> _WHAT IS BEING ASKED_
Pictures are to be left out; every line from the one with "Korean Pulled Pork" through the end of the data must be transcribed exactly.

> _DATA_
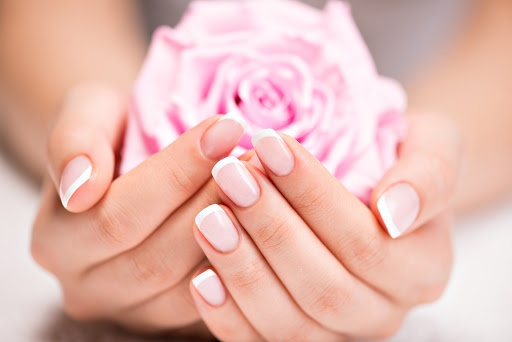 A Hybrid Manicure – Easy, Fast and Fun!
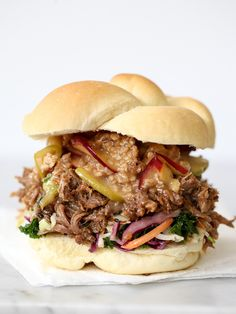 Korean Pulled Pork Sandwiches with Caramel Apple Crumble is the ultimate flavor mash-up #recipe #pulledpork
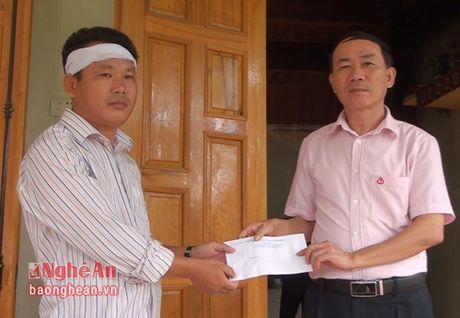 Phu nhan Chu tich nuoc tham hoi gia dinh hoc sinh duoi nuoc o Nam Dan - Anh 2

> _OUTPUT OF THE EXERCISE_
 Korean Pulled Pork Sandwiches with Caramel Apple Crumble is the ultimate flavor mash-up #recipe #pulledpork
 Phu nhan Chu tich nuoc tham hoi gia dinh hoc sinh duoi nuoc o Nam Dan - Anh 2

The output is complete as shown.